2025 Market Recap: Growth, AI Risks & What’s Next for Investors
Market Recap – 2025 Highlights
By nearly all measures, global markets achieved another stellar year of performance. Large-cap stocks continued their rally, international markets outperformed the U.S., and precious metals saw significant gains. However, growing concerns surrounding investments in Artificial Intelligence (AI) have introduced a note of caution.
Key Performance Metrics:
- Large-cap stocks The S&P 500 gained 17.9% in 2025 (2.7% in Q4), marking the third consecutive year of double-digit returns.
- Global markets International equities outperformed the U.S. due to a weaker dollar and improving fundamentals, with emerging markets (MSCI Emerging Market Index) increasing an impressive 33%.
- Fixed Income While overshadowed by equity returns, fixed income generated solid mid-to-high-single digit total returns across U.S. Treasuries, Investment Grade, and High Yield bonds.
- Precious metals Gold and silver spot prices rose significantly, up 67% and 144%, respectively.
- Crypto After a strong rally in late summer/early fall, Bitcoin finished the year down 5%. Despite the decline, Bitcoin has delivered a 77% annualized return in the last 3 years.
Looking Ahead: The AI Dilemma
In recent months, questions have surfaced about how sustainable the AI boom really is, particularly for large technology companies whose stock prices depend heavily on AI’s success. Comparisons to the dot-com/broadband era have surfaced, fueled by massive spending on data centers and increasingly complex relationships between private AI firms and public companies. At times, this has created unease and added volatility in certain stocks.
We view these conversations as healthy. It’s important to understand how much is being invested in AI, how those investments are funded, and whether these investments will ultimately pay off. While we have reasonable insight into the first two, there is little visibility into the long-term returns these investments will generate.
AI is often compared to the Industrial Revolution or the rise of the Internet. If that comparison holds, the true impact will extend well beyond technology companies. According to Blackrock, labor accounts for 55% of the cost for U.S. business, and AI has the potential to improve labor productivity across many industries, driving down costs. Financial Services, Healthcare, and Industrial companies are likely to benefit early as they thoughtfully incorporate AI into their operations.

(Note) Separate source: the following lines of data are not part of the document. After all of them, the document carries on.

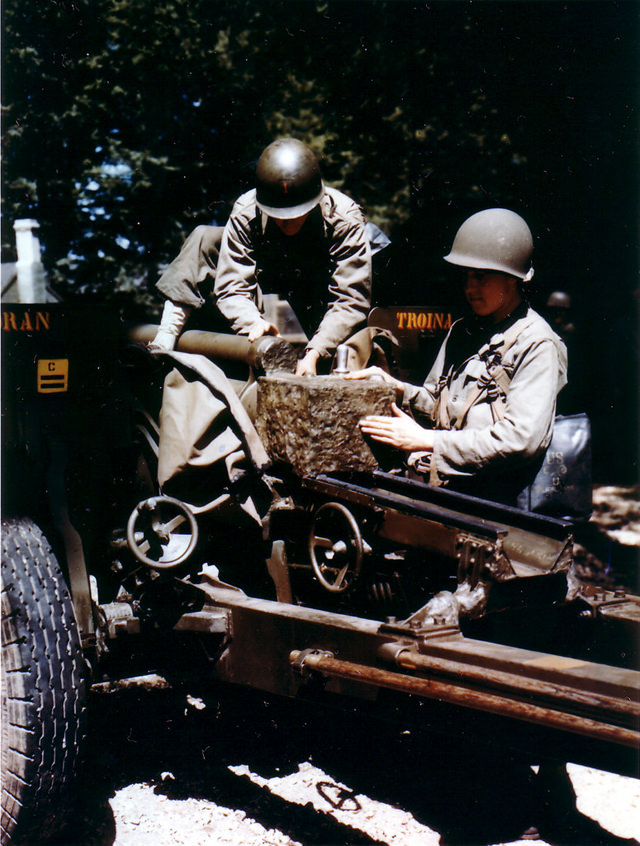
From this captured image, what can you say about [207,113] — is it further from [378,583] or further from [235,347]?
[378,583]

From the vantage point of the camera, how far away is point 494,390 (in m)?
3.39

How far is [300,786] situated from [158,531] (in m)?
1.37

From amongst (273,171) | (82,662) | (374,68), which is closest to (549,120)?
(374,68)

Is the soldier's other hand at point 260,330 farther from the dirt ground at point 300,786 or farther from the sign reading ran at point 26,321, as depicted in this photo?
the dirt ground at point 300,786

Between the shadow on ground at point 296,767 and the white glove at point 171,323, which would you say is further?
the white glove at point 171,323

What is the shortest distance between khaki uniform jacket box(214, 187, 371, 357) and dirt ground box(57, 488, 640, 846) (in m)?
1.83

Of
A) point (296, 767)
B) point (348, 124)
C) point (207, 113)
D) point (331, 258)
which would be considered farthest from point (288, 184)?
point (207, 113)

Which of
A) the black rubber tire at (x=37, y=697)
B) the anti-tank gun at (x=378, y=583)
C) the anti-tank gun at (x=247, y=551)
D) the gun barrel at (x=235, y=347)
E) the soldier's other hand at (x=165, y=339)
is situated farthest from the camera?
the soldier's other hand at (x=165, y=339)

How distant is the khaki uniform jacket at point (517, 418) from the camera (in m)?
3.19

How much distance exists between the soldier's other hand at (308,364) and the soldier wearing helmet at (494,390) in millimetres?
240

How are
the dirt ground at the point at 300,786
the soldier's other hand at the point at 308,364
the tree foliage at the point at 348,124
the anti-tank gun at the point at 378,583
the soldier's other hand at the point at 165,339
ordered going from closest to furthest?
1. the anti-tank gun at the point at 378,583
2. the dirt ground at the point at 300,786
3. the soldier's other hand at the point at 308,364
4. the soldier's other hand at the point at 165,339
5. the tree foliage at the point at 348,124

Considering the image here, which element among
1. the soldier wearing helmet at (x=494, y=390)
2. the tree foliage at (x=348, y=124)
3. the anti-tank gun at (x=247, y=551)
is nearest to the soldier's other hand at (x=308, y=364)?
the anti-tank gun at (x=247, y=551)

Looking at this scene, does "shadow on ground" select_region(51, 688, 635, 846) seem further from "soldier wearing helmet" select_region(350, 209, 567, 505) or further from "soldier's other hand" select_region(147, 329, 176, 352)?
"soldier's other hand" select_region(147, 329, 176, 352)

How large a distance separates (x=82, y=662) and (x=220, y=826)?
85 cm
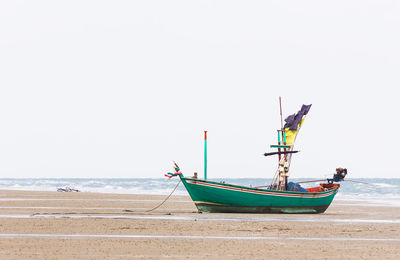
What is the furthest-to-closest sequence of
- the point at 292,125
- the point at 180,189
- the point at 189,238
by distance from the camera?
the point at 180,189 < the point at 292,125 < the point at 189,238

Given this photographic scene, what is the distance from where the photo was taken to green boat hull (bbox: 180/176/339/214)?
953 inches

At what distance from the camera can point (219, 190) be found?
24156 millimetres

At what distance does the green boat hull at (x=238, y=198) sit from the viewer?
2420cm

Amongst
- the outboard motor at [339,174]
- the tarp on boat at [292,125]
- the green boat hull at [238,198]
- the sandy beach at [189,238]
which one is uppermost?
the tarp on boat at [292,125]

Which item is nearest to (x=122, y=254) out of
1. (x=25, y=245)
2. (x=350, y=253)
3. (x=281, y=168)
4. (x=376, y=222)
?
(x=25, y=245)

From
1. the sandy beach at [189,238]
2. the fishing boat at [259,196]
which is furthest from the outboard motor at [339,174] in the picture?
the sandy beach at [189,238]

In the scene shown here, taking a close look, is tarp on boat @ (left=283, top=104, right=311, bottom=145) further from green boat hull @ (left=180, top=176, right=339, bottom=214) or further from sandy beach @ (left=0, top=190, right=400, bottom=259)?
sandy beach @ (left=0, top=190, right=400, bottom=259)

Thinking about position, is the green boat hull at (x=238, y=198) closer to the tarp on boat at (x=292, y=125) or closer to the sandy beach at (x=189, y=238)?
the tarp on boat at (x=292, y=125)

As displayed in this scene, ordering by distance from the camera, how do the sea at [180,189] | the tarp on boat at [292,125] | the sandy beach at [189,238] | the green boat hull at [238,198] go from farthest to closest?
the sea at [180,189], the tarp on boat at [292,125], the green boat hull at [238,198], the sandy beach at [189,238]

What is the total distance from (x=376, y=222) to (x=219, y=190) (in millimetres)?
6177

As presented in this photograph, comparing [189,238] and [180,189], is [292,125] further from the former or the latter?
[180,189]

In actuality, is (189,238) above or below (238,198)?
below

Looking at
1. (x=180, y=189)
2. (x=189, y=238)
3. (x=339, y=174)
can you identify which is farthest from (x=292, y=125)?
(x=180, y=189)

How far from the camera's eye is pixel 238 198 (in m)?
24.4
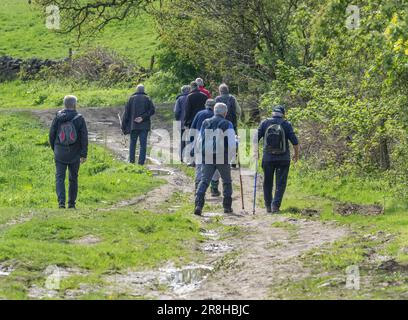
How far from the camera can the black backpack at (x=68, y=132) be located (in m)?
16.7

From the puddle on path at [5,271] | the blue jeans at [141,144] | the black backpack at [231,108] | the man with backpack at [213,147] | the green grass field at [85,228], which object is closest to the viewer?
the puddle on path at [5,271]

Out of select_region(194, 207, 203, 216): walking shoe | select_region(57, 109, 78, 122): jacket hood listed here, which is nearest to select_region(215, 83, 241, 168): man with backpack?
select_region(194, 207, 203, 216): walking shoe

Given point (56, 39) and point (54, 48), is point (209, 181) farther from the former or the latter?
point (56, 39)

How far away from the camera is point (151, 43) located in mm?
52812

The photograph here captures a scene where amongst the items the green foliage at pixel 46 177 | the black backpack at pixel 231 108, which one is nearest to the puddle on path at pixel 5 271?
the green foliage at pixel 46 177

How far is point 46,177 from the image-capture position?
2119cm

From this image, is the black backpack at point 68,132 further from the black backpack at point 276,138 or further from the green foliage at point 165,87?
the green foliage at point 165,87

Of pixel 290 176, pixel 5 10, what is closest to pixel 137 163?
pixel 290 176

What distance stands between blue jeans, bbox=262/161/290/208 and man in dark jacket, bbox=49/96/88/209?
321cm

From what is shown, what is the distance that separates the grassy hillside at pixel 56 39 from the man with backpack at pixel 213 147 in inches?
1234

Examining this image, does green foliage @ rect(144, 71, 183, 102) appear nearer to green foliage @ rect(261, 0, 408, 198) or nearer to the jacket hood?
green foliage @ rect(261, 0, 408, 198)

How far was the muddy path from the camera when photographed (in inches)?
432

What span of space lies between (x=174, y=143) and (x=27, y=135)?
418 centimetres

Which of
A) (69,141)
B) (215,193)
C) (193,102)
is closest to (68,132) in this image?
(69,141)
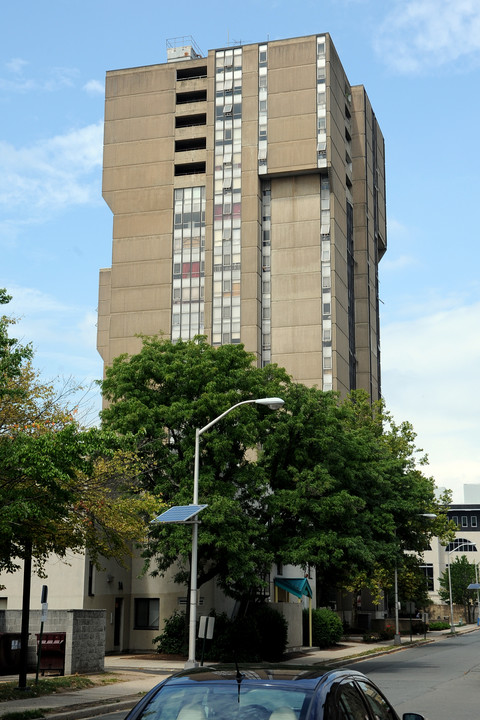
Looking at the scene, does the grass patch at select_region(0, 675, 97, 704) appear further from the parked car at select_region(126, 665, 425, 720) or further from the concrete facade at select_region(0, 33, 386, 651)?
the concrete facade at select_region(0, 33, 386, 651)

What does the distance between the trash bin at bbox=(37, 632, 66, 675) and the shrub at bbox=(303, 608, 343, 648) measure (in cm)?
2217

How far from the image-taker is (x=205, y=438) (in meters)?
33.1

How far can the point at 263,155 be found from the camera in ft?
331

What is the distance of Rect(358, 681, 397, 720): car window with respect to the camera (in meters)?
6.29

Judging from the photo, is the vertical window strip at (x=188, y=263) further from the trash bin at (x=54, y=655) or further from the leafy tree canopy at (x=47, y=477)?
the leafy tree canopy at (x=47, y=477)

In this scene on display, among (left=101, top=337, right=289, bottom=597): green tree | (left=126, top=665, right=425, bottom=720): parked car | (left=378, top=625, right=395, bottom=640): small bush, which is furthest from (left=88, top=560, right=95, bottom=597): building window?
(left=126, top=665, right=425, bottom=720): parked car

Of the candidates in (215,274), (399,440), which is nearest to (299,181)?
(215,274)

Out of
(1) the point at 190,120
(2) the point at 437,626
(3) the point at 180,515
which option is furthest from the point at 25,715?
(1) the point at 190,120

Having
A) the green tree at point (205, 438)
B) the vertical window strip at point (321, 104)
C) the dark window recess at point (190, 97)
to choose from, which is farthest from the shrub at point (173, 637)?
the dark window recess at point (190, 97)

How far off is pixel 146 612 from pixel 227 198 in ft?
228

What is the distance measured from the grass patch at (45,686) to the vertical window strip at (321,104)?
268 feet

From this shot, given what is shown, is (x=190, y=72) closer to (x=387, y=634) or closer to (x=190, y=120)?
(x=190, y=120)

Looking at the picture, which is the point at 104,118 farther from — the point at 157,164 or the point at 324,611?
the point at 324,611

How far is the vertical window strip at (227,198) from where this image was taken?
9844 centimetres
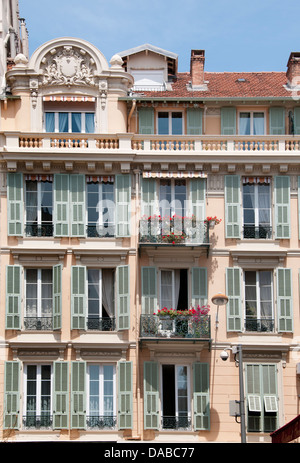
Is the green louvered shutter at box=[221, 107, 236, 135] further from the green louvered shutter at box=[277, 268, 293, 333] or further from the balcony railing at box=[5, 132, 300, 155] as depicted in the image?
the green louvered shutter at box=[277, 268, 293, 333]

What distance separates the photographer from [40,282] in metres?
33.8

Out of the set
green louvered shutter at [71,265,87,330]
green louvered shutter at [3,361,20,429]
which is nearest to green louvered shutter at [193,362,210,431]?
green louvered shutter at [71,265,87,330]

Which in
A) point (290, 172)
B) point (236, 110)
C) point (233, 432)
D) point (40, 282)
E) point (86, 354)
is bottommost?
point (233, 432)

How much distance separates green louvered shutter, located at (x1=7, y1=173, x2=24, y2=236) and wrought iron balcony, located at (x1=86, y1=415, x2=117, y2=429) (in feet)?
22.1

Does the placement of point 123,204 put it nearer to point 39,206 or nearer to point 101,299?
point 39,206

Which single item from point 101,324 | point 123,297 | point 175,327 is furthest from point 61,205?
point 175,327

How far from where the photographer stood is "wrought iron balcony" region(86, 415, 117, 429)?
107 feet

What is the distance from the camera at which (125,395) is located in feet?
107

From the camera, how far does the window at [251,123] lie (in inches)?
1443

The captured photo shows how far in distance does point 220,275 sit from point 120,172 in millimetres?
5062

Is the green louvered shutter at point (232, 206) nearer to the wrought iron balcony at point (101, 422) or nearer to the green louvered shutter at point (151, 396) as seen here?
the green louvered shutter at point (151, 396)

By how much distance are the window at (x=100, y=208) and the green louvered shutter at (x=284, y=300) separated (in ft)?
19.7
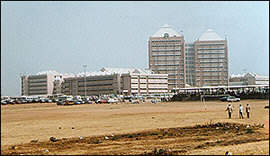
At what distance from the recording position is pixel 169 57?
176250 millimetres

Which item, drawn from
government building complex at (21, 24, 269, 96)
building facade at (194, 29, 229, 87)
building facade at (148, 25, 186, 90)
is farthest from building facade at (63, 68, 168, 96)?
building facade at (194, 29, 229, 87)

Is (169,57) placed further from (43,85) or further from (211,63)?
(43,85)

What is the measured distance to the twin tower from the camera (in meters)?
175

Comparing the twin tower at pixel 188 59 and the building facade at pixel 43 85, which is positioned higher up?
the twin tower at pixel 188 59

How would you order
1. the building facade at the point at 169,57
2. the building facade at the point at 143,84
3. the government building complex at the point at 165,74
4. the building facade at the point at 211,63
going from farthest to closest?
the building facade at the point at 211,63, the building facade at the point at 169,57, the government building complex at the point at 165,74, the building facade at the point at 143,84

The key question remains: will businesses and consumers find enough value in AI to support today’s level of investment? With more than one-third of the S&P 500 tied to the future of AI and U.S. large-cap stocks comprising a meaningful share of most portfolios, how we manage this exposure matters. It’s something we’ve been thinking about carefully and intentionally as we steward your investments.
How We’re Positioning Portfolios
We anchor our approach with a few core beliefs:
- AI is transformative and will remain an important theme over the next several years.
- Its greatest benefit will come through improved productivity and profitability across the broader economy.
- There will be winners and losers, which means volatility is likely to continue among the most visible AI names.
Over time, we expect leadership in the market to broaden beyond the largest companies building AI infrastructure, as more industries begin to benefit from its use. This doesn’t require a sharp pullback in today’s AI leaders, although that can certainly happen. History offers a useful perspective: following the Internet and broadband boom of the late 1990s, sector performance diverged sharply. While the S&P 500 fell 38% from 2000 to 2002, declines were concentrated in Technology and Communications Services. By contrast, Financials and Healthcare slipped just 2% and Consumer Staples gained 5% in this same timeframe. On the other hand, a more gradual shift as other sectors gain momentum is not out of the question. Regardless of magnitude, the timing of these shifts is impossible to predict and we focus on thoughtful positioning rather than trying to time the market.
In client portfolios, we continue to use the Vanguard S&P 500 ETF (VOO) as a core building block for U.S. large-cap exposure. To avoid over-concentration in the biggest AI-driven stocks, we complement it with the Vanguard Value ETF (VTV). This gently tilts exposure toward Financials, Healthcare, and Industrials—areas we believe are well positioned to benefit as AI becomes more widely adopted.
Looking to small and midcaps, on average, we expect these companies to take longer to integrate and ultimately see benefits from AI. Having benefited less from the recent hype, they could outperform the S&P 500 if an AI-related market correction were to occur. On the margin, however, the resumption of interest rate cuts from the Fed is more important for these stocks.
We continue to believe that global diversification is warranted, along with exposure to a basket of specialty ETFs that includes the iShares Global Infrastructure ETF (IGF) and the Goldman Sachs Physical Gold ETF (AAAU)
Credit spreads remain near record lows, signaling investor confidence, though we’re watching for any cracks in credit quality. Private credit remains the go-to for riskier borrowers hunting for funding. Two private credit bankruptcies in September, First Brands (an auto parts manufacturer) and Tricolor (a subprime auto lender and dealership) appear isolated for the time being.
As always, our goal is to participate in long-term innovation while staying grounded, diversified, and aligned with your broader financial goals.